Pull out every line in the material below that contains the string "excavator", copying each one in full.

** Begin **

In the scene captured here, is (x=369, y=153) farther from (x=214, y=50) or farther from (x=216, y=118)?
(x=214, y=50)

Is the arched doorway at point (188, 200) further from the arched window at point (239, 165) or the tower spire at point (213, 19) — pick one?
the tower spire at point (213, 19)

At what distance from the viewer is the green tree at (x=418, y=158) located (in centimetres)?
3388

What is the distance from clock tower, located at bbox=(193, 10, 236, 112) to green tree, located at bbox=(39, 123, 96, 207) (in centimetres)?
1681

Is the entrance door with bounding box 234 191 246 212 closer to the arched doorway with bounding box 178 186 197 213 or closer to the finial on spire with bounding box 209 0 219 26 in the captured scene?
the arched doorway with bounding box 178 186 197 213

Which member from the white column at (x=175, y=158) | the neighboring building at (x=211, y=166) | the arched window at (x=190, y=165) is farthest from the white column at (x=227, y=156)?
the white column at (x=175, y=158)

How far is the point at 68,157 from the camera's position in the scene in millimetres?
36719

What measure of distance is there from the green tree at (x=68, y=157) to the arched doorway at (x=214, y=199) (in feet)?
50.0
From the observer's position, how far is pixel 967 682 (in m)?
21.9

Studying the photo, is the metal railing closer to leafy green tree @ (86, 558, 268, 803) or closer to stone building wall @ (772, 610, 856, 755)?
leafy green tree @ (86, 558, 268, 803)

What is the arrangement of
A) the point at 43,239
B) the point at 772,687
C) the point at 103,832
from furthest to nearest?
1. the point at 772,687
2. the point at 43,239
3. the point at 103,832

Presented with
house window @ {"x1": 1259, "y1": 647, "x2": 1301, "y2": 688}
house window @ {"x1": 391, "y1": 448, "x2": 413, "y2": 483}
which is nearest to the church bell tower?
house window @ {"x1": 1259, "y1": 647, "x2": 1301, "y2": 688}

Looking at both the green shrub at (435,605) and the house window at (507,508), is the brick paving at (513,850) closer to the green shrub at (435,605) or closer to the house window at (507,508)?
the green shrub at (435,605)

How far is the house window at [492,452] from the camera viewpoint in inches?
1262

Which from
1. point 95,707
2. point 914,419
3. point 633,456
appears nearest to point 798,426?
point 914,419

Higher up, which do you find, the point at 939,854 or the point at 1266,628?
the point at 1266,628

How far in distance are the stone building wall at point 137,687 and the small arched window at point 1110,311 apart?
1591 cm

** End **
** Begin **

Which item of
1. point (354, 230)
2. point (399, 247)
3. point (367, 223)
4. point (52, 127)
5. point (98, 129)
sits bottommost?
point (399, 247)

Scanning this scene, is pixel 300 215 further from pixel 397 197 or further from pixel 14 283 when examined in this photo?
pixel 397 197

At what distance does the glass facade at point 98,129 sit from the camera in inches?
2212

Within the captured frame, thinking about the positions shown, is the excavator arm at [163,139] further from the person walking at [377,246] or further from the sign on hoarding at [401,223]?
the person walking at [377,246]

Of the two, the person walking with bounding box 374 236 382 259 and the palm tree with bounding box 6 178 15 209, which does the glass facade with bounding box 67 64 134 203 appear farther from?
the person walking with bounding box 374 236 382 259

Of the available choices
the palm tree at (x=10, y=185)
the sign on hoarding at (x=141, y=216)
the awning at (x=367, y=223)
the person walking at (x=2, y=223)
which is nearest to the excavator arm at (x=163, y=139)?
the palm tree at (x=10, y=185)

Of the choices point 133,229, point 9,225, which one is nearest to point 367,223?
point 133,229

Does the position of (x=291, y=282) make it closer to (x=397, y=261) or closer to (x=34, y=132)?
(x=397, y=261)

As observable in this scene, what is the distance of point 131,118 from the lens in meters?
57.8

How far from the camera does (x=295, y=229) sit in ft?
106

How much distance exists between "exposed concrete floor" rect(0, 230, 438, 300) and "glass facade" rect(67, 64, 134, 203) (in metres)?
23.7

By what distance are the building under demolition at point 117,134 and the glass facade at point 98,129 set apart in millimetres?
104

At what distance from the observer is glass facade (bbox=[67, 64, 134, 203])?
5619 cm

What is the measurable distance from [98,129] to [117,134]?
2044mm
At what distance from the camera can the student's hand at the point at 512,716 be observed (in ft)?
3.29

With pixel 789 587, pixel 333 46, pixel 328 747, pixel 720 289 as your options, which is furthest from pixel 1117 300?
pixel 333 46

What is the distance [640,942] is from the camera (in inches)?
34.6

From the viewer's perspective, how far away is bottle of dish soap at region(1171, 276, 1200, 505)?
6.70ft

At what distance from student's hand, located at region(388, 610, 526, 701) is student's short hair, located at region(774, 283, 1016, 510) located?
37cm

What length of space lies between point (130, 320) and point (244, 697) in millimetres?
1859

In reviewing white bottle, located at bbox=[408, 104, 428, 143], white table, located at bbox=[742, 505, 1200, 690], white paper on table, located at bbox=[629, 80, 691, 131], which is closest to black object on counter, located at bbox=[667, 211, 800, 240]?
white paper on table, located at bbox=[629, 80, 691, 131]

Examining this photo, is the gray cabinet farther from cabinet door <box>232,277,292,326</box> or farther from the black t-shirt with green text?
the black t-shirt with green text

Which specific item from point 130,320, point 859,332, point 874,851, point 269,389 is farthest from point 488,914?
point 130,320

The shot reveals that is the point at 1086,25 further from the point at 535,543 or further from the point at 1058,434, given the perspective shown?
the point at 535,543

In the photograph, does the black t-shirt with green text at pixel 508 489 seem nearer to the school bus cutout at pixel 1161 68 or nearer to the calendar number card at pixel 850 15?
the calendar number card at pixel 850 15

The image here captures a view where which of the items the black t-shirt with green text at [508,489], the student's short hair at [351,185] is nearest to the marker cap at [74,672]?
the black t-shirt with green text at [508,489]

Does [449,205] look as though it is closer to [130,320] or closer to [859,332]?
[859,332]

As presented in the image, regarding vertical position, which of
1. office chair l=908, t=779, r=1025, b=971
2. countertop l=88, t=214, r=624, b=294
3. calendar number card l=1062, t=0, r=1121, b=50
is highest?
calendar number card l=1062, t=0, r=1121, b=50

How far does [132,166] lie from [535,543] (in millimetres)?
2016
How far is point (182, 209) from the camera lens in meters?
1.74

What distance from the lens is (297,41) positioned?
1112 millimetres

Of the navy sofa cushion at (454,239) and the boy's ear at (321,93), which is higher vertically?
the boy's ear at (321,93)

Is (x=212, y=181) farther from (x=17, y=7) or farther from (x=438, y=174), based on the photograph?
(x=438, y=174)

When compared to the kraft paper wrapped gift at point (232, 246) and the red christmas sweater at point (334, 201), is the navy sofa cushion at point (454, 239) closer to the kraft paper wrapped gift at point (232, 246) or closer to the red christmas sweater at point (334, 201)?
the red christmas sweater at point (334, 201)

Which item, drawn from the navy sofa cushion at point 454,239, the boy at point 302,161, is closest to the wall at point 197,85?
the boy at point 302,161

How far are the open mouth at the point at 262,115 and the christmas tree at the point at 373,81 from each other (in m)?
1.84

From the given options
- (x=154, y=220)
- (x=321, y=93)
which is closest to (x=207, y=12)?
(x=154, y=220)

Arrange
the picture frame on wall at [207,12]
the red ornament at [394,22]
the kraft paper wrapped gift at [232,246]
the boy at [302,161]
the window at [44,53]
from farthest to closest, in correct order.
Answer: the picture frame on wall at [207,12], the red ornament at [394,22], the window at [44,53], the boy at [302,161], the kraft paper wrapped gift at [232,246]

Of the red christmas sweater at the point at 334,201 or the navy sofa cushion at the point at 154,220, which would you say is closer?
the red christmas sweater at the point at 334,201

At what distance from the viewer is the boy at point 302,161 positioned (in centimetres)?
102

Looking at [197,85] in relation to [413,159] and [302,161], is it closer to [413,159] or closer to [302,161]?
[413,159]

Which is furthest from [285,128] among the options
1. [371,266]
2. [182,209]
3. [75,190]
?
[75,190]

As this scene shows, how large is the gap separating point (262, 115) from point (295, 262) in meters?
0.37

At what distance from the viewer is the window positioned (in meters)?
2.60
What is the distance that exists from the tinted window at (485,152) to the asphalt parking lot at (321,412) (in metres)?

** End **
** Begin **

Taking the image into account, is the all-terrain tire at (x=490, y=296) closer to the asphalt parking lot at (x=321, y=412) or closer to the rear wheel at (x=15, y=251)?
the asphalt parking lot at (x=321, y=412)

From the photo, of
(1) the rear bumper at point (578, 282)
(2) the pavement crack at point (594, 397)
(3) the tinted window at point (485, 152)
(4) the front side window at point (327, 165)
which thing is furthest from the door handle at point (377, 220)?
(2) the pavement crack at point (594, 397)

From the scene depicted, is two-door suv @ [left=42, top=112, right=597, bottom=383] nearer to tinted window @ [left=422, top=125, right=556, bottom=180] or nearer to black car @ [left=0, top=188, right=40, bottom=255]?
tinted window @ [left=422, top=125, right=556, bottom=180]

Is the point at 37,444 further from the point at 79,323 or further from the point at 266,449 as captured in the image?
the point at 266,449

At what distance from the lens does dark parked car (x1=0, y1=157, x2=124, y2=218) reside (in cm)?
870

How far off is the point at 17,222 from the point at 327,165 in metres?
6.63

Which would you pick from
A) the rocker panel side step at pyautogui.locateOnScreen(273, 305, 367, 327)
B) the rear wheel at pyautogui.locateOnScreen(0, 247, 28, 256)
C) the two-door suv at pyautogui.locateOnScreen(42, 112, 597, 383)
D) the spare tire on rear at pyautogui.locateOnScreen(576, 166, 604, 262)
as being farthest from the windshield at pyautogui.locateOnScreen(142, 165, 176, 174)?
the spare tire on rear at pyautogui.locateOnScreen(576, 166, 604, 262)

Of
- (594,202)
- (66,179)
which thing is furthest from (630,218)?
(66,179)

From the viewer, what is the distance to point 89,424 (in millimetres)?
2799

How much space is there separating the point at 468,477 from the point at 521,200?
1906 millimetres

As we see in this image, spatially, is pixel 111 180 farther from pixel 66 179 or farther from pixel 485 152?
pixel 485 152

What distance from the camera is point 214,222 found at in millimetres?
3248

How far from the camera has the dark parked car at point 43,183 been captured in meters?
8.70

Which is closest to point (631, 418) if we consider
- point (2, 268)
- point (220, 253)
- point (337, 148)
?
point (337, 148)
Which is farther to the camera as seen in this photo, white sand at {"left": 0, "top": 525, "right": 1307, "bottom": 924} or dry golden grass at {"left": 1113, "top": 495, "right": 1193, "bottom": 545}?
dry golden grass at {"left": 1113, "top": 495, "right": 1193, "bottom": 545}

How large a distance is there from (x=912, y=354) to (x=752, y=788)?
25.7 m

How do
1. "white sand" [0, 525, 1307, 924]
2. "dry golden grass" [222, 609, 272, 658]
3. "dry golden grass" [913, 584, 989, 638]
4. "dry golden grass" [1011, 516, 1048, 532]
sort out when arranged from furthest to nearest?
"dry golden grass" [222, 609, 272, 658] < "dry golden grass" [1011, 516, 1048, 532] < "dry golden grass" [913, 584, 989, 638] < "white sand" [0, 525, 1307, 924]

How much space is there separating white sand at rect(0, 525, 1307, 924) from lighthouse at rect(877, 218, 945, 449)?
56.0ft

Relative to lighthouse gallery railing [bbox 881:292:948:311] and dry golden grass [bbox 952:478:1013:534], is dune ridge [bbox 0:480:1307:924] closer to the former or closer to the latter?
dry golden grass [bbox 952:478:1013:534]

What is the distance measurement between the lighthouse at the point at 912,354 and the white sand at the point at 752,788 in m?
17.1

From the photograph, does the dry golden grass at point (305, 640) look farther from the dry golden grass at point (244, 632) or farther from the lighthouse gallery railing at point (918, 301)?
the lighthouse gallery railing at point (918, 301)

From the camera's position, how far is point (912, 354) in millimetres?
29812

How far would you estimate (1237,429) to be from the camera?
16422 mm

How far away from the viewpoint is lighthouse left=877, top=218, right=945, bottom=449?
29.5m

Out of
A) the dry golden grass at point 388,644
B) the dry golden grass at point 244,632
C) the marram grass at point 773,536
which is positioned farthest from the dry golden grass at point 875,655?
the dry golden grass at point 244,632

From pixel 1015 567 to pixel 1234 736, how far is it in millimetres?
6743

** End **

*Response to the exercise*:
Within the captured frame, thinking about the positions shown, is the excavator arm at [163,139] further from the person walking at [377,246] or further from the sign on hoarding at [401,223]?
which is nearest to the excavator arm at (x=163, y=139)?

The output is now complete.